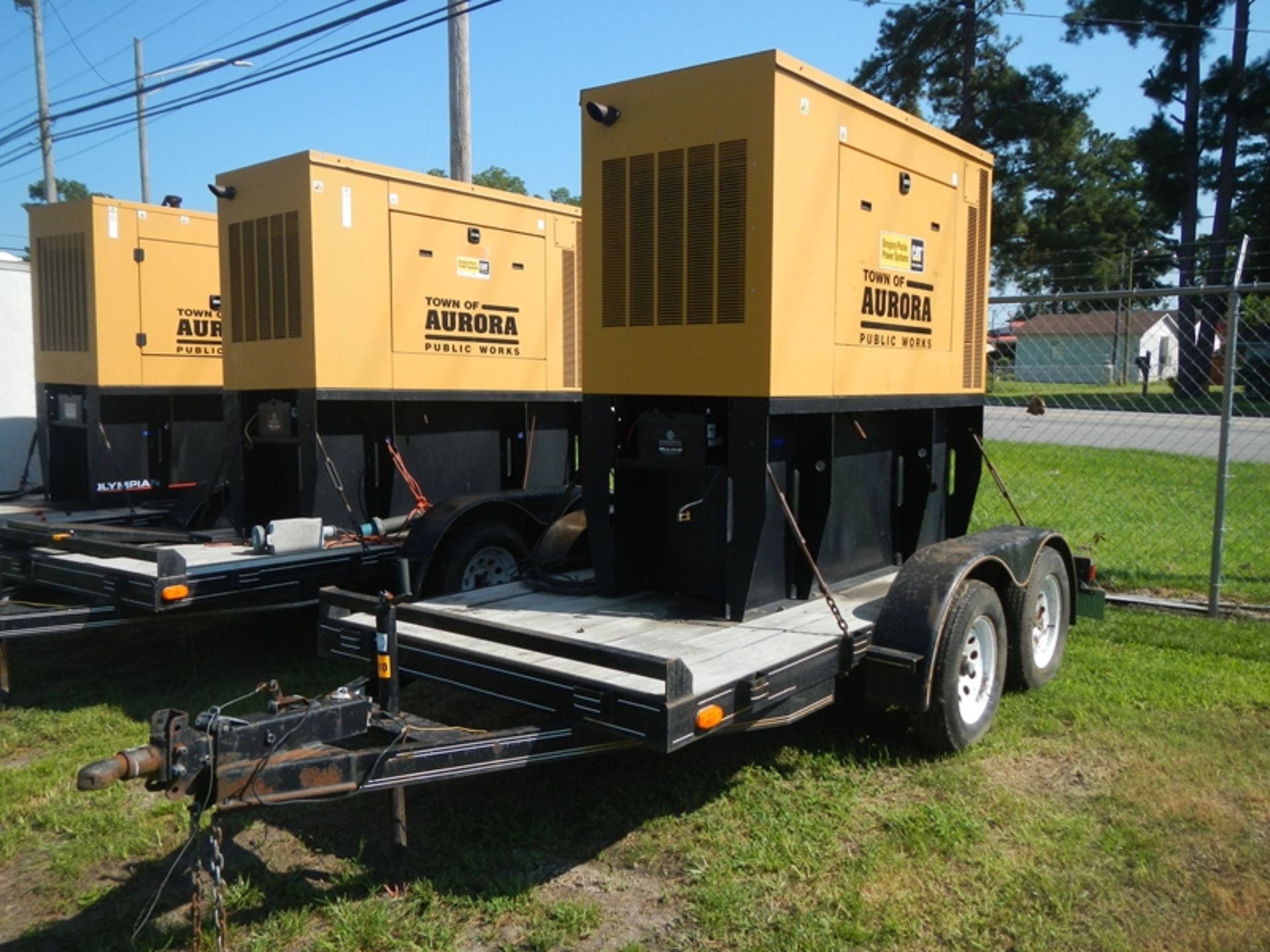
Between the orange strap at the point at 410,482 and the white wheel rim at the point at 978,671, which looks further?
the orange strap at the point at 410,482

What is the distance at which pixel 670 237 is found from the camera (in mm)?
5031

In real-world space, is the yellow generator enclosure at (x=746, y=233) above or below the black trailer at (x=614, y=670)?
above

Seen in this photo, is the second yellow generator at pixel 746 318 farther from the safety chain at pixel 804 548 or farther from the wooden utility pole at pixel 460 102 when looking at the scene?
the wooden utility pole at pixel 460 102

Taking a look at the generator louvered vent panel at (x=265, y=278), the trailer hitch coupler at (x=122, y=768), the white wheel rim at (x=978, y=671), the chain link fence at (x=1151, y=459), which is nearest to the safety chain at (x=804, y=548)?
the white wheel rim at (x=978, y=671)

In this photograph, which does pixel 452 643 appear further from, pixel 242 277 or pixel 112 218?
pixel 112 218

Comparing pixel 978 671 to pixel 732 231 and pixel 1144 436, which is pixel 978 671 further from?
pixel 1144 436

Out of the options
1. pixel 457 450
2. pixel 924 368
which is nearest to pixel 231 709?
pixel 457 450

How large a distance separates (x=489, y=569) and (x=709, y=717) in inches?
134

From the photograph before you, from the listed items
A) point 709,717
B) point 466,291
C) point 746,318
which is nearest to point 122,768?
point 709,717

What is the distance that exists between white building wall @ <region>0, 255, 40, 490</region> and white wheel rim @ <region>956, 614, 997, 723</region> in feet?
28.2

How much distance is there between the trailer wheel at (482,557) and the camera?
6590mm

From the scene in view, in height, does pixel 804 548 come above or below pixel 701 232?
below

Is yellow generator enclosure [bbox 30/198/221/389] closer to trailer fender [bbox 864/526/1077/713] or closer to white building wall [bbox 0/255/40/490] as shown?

___

● **What is asked**
Starting with the line containing "What is the distance that" and going on through the end of the data, give those lines again, requests included. Multiply every distance value in the answers by 1.75, round each to the same number of decimal places it had (halves round up), and leave all numbers in the requests unchanged.

● **The reply**
What is the distance that exists between white building wall @ <region>0, 255, 40, 490</region> and white wheel rim @ <region>956, 614, 997, 723</region> in feet?
49.4

How much distance is there between the trailer wheel at (482,557) and the camera?
11533mm

From the scene in view, in height, does pixel 804 548 come above or below pixel 701 232?
below

Is yellow generator enclosure [bbox 30/198/221/389] closer to trailer fender [bbox 864/526/1077/713] or closer to white building wall [bbox 0/255/40/490] as shown?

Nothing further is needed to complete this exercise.